China is developing anti-satellite missiles and other exotic weapons that can destroy or disrupt vital U.S. military and commercial communications, space warfare experts told Congress on Tuesday.

“The current and evolving counterpace threat posed by China to U.S. military operations in the Asia Pacific theater and outside is extremely serious,” said Ashley J. Tellis, a former State Department and National Security Council strategic specialist.

“And the threat ranks on par with the dangers posed by Chinese offensive cyber operations to the United States more generally,” said Tellis, now with the Carnegie Endowment.

China’s growing space warfare capabilities were the subject of a hearing at the House Armed Services joint subcommittees on strategic forces and seapower.

Robert L. Butterworth, a former chief of strategic planning at Air Force Space Command, said China’s growing space weapons include cyber weapons, electronic jammers, laser, both high- and low-earth orbit ASAT missiles, and recently the launch of small maneuvering satellites capable of attacking or grabbing U.S. satellites.

China’s military is preparing for a future military conflict with the United States, and as a result its counterspace weaponry is being developed to limit U.S. joint warfighting that currently is very reliant on satellites for communications and the maneuvering forces over long distances, Butterworth said.

“For the near term, at least, I think [China] will probably favor systems to achieve mission kill by attacking U.S. satellites directly, either from orbit or on the ground,” said Butterworth, now head of the consulting firm Aries Analytics.

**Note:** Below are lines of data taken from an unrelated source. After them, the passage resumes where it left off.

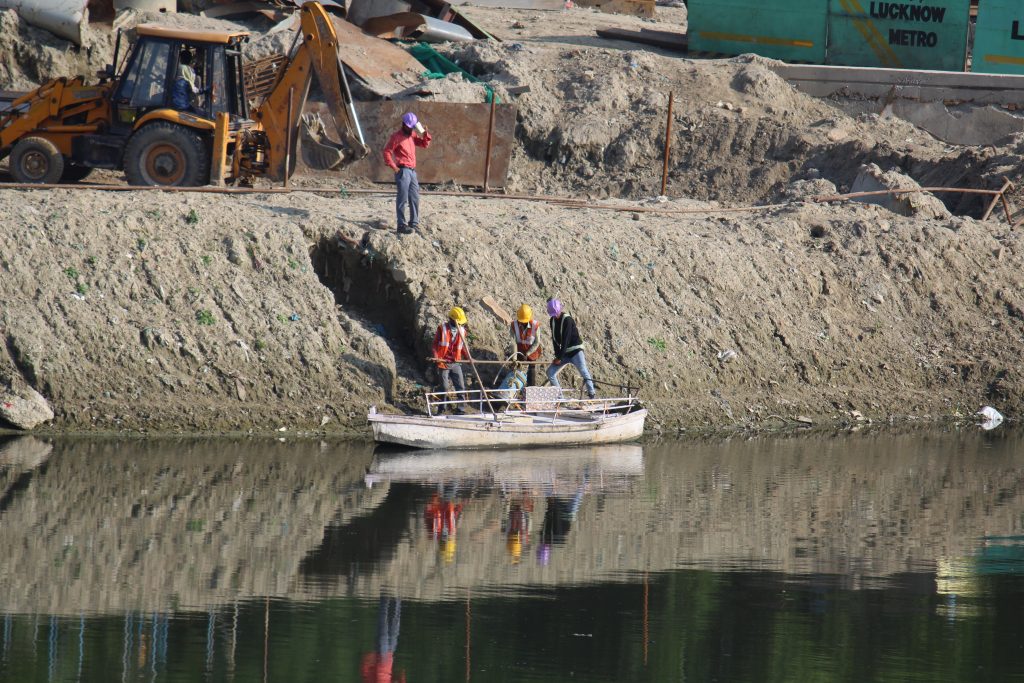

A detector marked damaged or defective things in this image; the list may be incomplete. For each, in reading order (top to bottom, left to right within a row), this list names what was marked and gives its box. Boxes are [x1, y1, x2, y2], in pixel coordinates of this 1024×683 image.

rusty metal sheet [325, 16, 425, 96]
rusty metal sheet [301, 100, 512, 187]
rusty metal panel [301, 100, 512, 188]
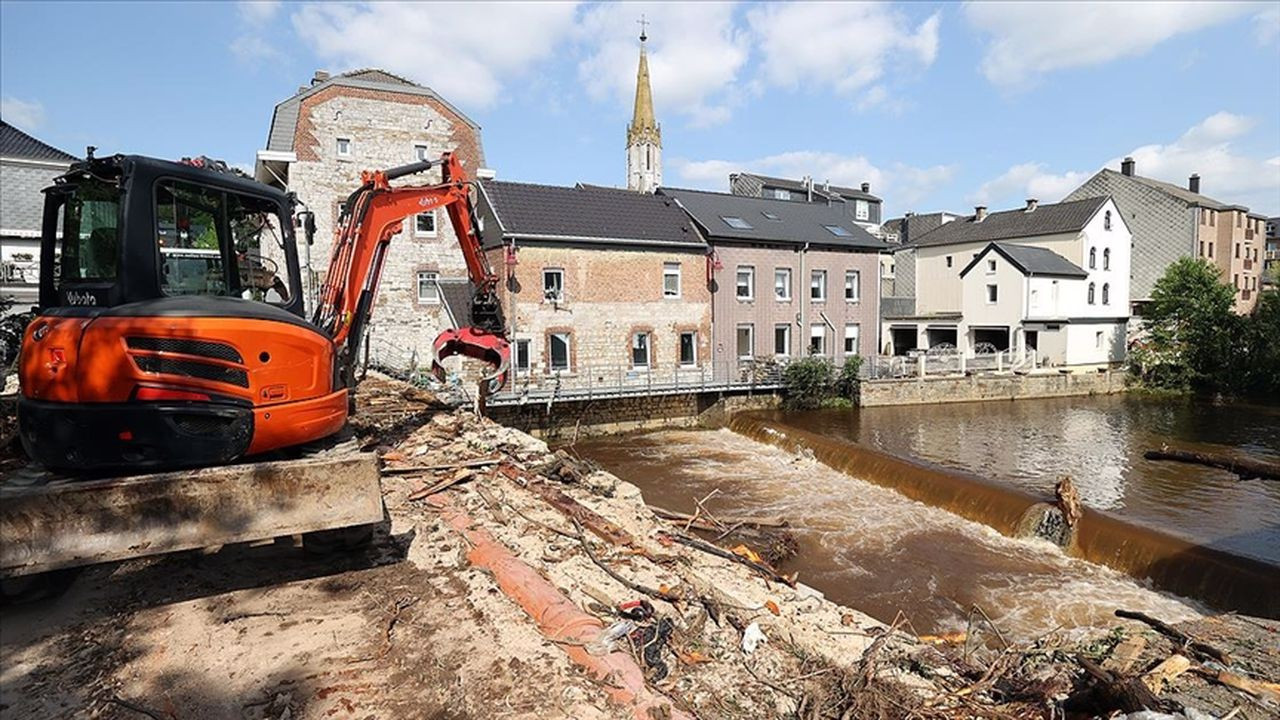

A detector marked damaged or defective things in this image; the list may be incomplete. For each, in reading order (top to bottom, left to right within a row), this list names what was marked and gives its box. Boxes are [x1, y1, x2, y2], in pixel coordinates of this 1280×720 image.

damaged road surface [2, 376, 1280, 720]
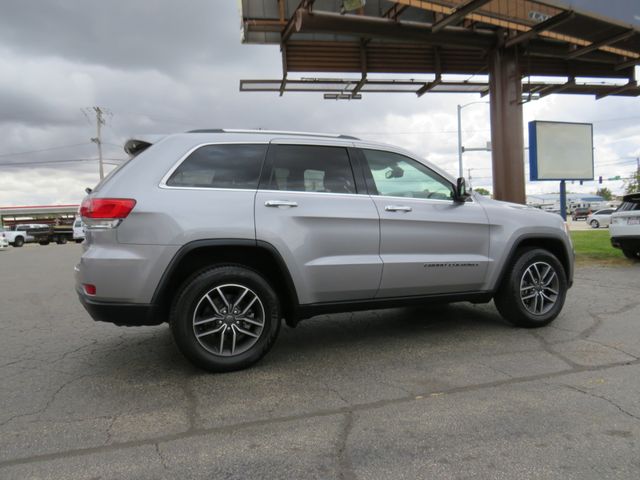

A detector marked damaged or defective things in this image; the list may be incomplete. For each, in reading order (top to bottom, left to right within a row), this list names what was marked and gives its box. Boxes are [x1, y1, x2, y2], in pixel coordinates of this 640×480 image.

rusty metal beam [296, 9, 496, 49]
rusty metal beam [432, 0, 492, 33]
rusty metal beam [504, 10, 576, 48]
rusty metal beam [564, 29, 636, 59]
rusty metal beam [596, 80, 636, 99]
cracked asphalt [1, 246, 640, 478]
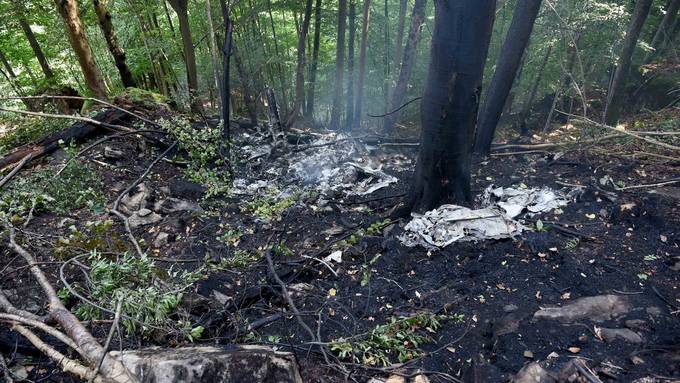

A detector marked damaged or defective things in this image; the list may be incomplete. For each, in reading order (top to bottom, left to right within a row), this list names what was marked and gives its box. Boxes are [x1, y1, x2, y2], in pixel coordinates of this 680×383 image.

crumpled metal sheet [402, 185, 576, 250]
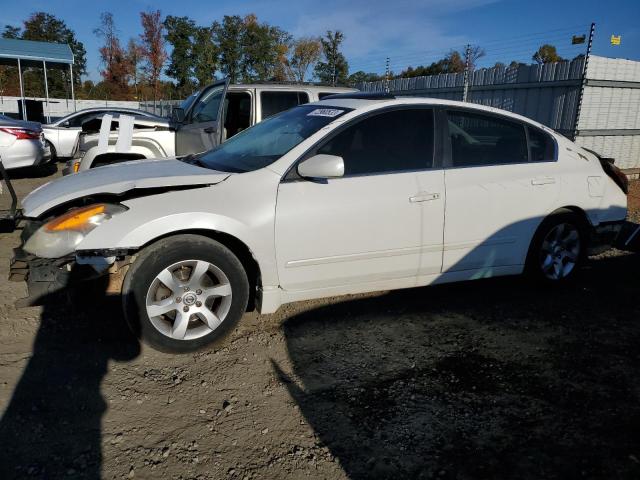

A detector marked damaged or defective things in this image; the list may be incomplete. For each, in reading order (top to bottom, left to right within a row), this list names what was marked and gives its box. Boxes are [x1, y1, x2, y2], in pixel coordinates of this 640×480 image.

crumpled hood [23, 158, 231, 218]
exposed wheel well [136, 230, 262, 312]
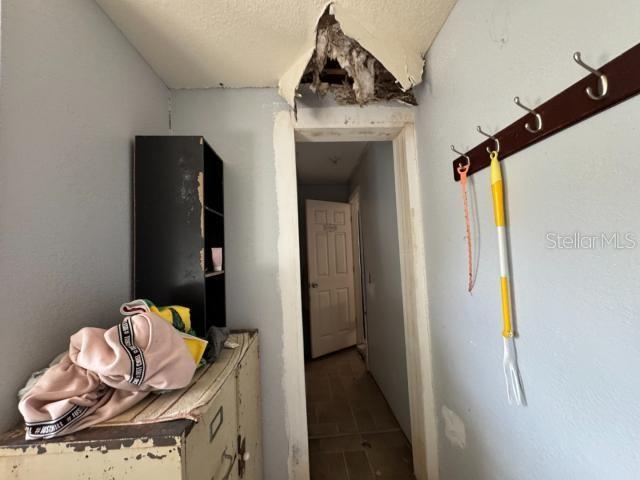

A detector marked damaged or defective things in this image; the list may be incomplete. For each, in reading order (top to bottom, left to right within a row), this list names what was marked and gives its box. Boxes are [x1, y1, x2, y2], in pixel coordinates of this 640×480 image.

As part of preparations for future space warfare, China is seeking to determine what U.S. satellites to kill, and in the future may covertly place sensors in space near key U.S. strategic satellites to assist in targeting for future attacks, he added.

Butterworth said many U.S. war plans currently assume military satellites will be functioning normally in a future conflict. He said war planners must now prepare for the loss of satellites as Chinese space weaponry advances.